# Short exercise
Set out everything from the line containing "Which one is" down to the last line of the listing as a Markdown table with the columns No. and Text. Number each row and leave out blank lines.
= = = =
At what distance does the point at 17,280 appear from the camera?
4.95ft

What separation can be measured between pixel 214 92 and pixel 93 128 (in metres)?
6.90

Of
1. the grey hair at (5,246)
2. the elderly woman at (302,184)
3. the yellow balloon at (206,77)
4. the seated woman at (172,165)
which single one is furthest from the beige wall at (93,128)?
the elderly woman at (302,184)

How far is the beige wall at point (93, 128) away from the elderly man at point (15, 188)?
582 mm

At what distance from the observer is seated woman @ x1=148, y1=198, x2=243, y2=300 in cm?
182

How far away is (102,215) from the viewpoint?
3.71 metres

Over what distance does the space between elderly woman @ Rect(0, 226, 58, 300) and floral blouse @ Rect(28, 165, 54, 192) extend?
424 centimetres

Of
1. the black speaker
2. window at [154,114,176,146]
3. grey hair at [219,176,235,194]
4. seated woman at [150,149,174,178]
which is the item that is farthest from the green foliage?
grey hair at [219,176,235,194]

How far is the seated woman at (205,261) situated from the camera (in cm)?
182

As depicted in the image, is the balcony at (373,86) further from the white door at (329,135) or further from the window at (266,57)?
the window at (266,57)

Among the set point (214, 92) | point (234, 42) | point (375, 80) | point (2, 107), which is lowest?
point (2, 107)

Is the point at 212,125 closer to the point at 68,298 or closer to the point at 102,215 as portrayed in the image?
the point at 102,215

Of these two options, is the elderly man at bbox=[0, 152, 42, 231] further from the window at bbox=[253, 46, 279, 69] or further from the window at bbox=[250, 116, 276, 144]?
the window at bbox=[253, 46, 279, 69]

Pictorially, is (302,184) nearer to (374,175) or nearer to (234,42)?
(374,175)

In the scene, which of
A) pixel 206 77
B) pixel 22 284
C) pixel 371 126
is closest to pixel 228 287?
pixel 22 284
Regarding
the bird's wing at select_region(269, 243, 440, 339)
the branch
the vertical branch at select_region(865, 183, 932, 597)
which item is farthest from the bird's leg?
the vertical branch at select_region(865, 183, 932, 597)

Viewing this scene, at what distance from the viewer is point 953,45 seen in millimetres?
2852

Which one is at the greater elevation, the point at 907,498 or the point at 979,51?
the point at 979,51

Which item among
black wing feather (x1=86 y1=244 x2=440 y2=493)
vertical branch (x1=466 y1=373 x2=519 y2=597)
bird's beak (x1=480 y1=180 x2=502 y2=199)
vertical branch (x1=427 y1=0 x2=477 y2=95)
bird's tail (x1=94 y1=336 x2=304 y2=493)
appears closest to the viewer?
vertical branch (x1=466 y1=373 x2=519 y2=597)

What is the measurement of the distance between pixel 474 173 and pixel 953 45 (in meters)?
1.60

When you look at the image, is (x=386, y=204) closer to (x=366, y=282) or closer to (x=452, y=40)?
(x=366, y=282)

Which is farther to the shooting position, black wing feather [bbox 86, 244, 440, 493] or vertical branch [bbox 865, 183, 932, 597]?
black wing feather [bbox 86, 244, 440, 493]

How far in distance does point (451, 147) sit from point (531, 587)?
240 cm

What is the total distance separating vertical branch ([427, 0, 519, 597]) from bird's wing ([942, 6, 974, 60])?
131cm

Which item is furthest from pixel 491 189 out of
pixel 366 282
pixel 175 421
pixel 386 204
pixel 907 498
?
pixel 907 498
= = = =
# Solution
| No. | Text |
|---|---|
| 1 | Which one is at the greater elevation, the point at 907,498 or the point at 979,51? |
| 2 | the point at 979,51 |
| 3 | Which item among |
| 4 | black wing feather (x1=86 y1=244 x2=440 y2=493) |
| 5 | vertical branch (x1=466 y1=373 x2=519 y2=597) |
| 6 | bird's beak (x1=480 y1=180 x2=502 y2=199) |
| 7 | vertical branch (x1=427 y1=0 x2=477 y2=95) |
| 8 | bird's tail (x1=94 y1=336 x2=304 y2=493) |
| 9 | appears closest to the viewer? |
| 10 | vertical branch (x1=466 y1=373 x2=519 y2=597) |
| 11 | What is the measurement of the distance between pixel 474 173 and pixel 953 45 (in meters)? |
| 12 | 1.60 |
| 13 | When you look at the image, is (x=386, y=204) closer to (x=366, y=282) or closer to (x=452, y=40)? |
| 14 | (x=366, y=282) |
| 15 | Which is farther to the shooting position, black wing feather [bbox 86, 244, 440, 493] or vertical branch [bbox 865, 183, 932, 597]? |
| 16 | black wing feather [bbox 86, 244, 440, 493] |
| 17 | How far in distance does point (451, 147) sit from point (531, 587)? |
| 18 | 240 cm |
| 19 | What is the total distance separating vertical branch ([427, 0, 519, 597]) from bird's wing ([942, 6, 974, 60])? |
| 20 | 131cm |
| 21 | Which item is furthest from pixel 491 189 out of |
| 22 | pixel 366 282 |
| 23 | pixel 175 421 |
| 24 | pixel 386 204 |
| 25 | pixel 907 498 |
| 26 | ? |
| 27 | pixel 907 498 |